Data items
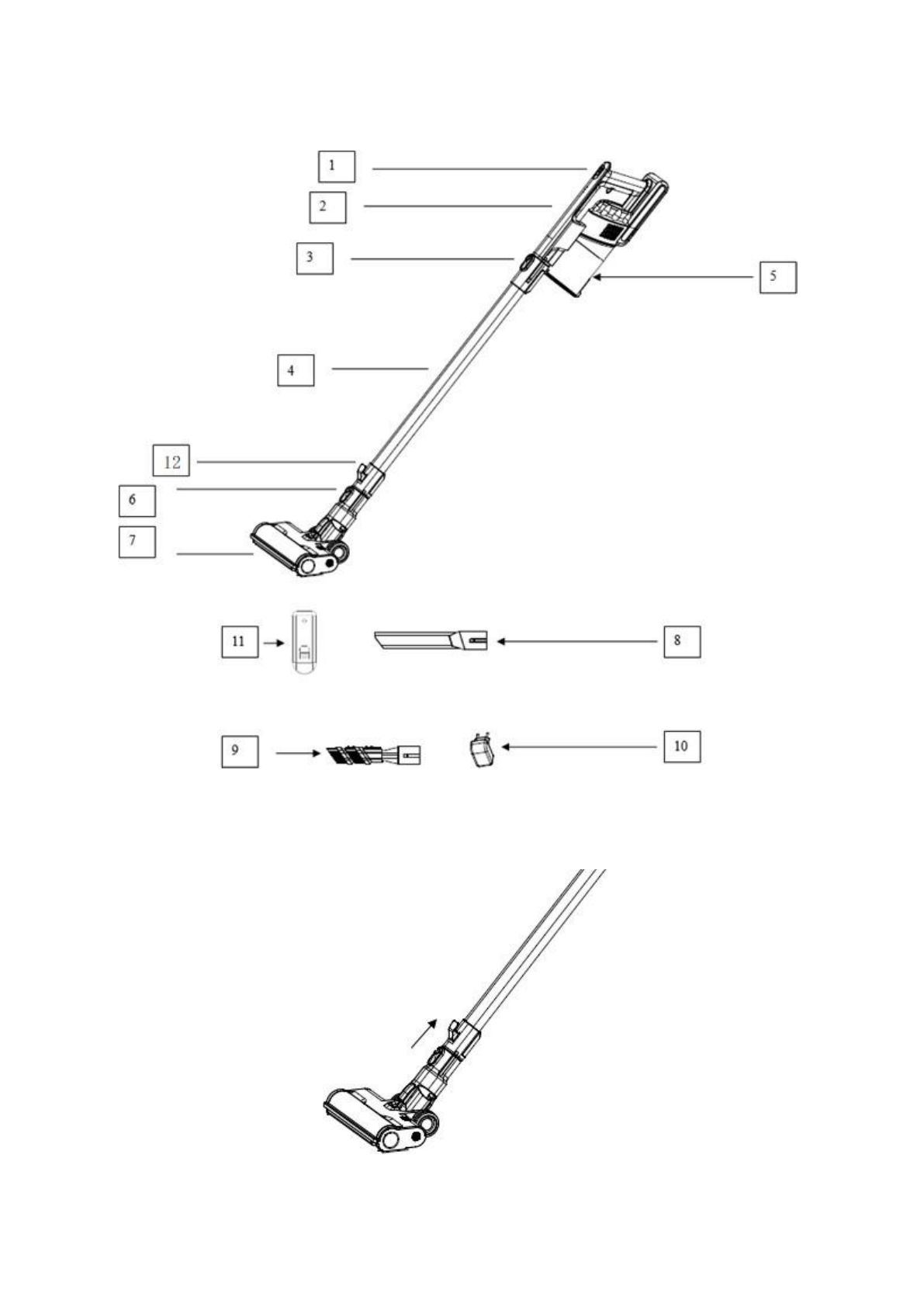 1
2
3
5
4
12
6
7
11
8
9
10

--

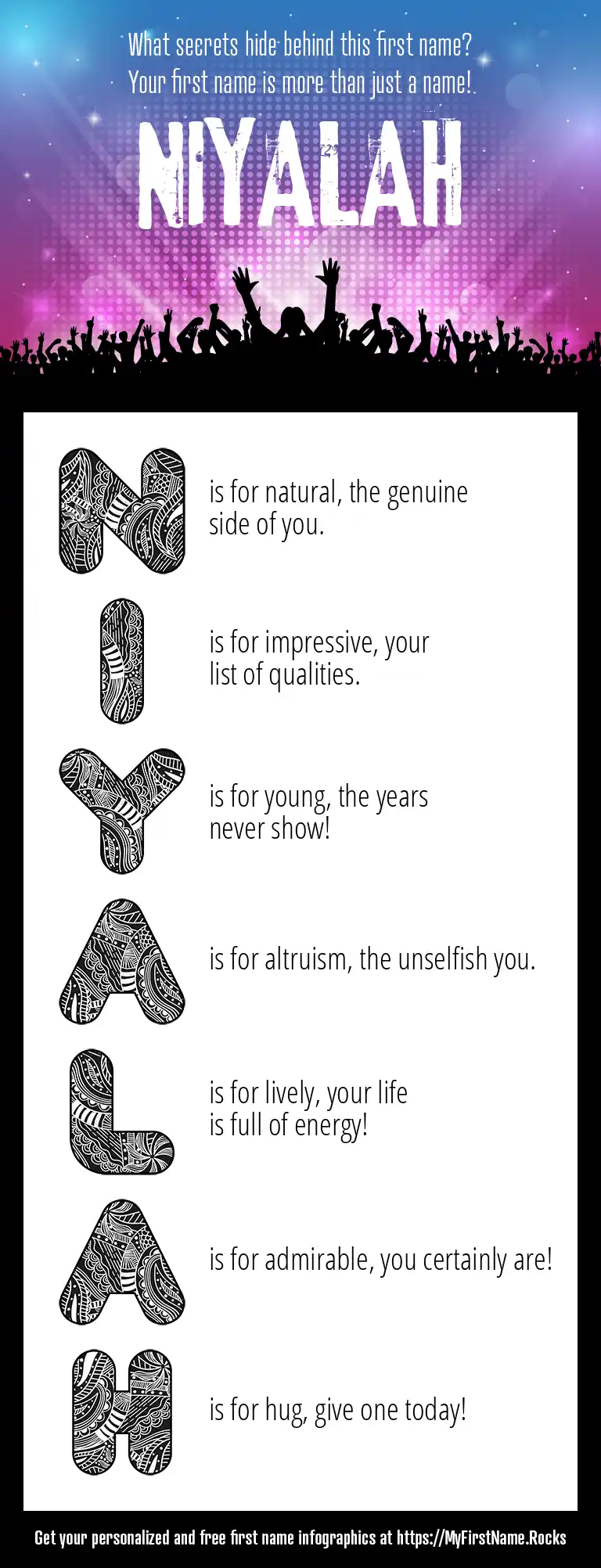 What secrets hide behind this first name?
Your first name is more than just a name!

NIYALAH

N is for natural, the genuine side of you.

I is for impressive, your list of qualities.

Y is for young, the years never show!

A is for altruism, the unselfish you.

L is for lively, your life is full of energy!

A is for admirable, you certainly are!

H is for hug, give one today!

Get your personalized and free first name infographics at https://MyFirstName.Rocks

* * *

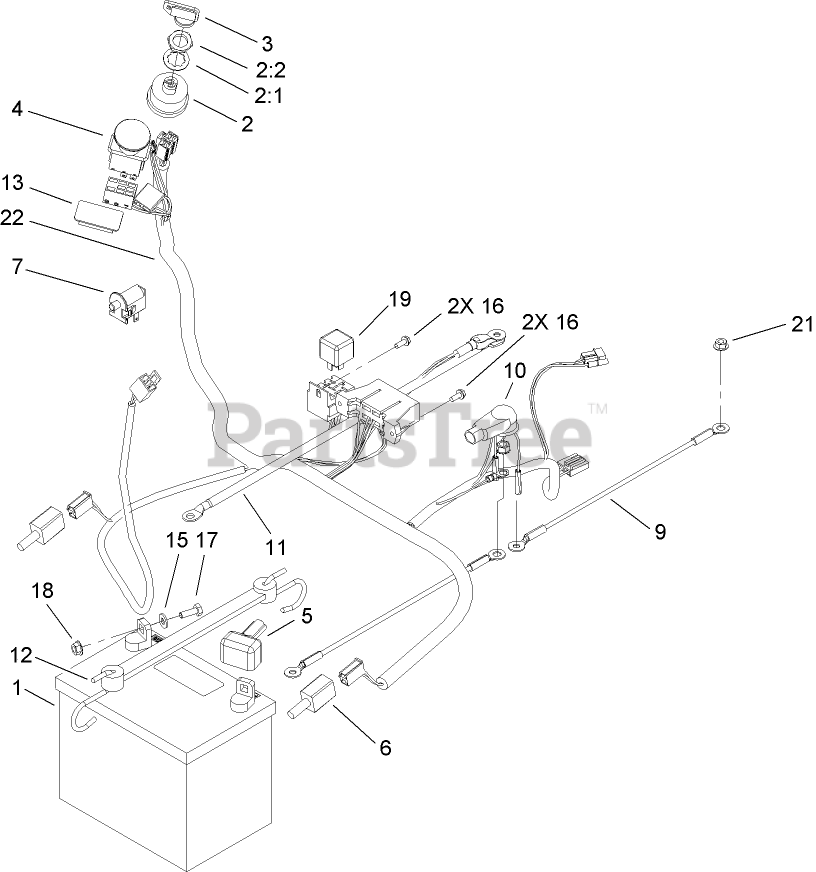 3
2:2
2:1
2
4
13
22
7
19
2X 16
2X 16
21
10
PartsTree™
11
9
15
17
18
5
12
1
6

__Task prompt__
Please copy, exactly and with nothing else, the lines above beginning at the line that has "Your first name is more than just a name!" and ending with the line that has "Get your personalized".

__Output of the task__
Your first name is more than just a name!

NIYALAH

N is for natural, the genuine side of you.

I is for impressive, your list of qualities.

Y is for young, the years never show!

A is for altruism, the unselfish you.

L is for lively, your life is full of energy!

A is for admirable, you certainly are!

H is for hug, give one today!

Get your personalized and free first name infographics at https://MyFirstName.Rocks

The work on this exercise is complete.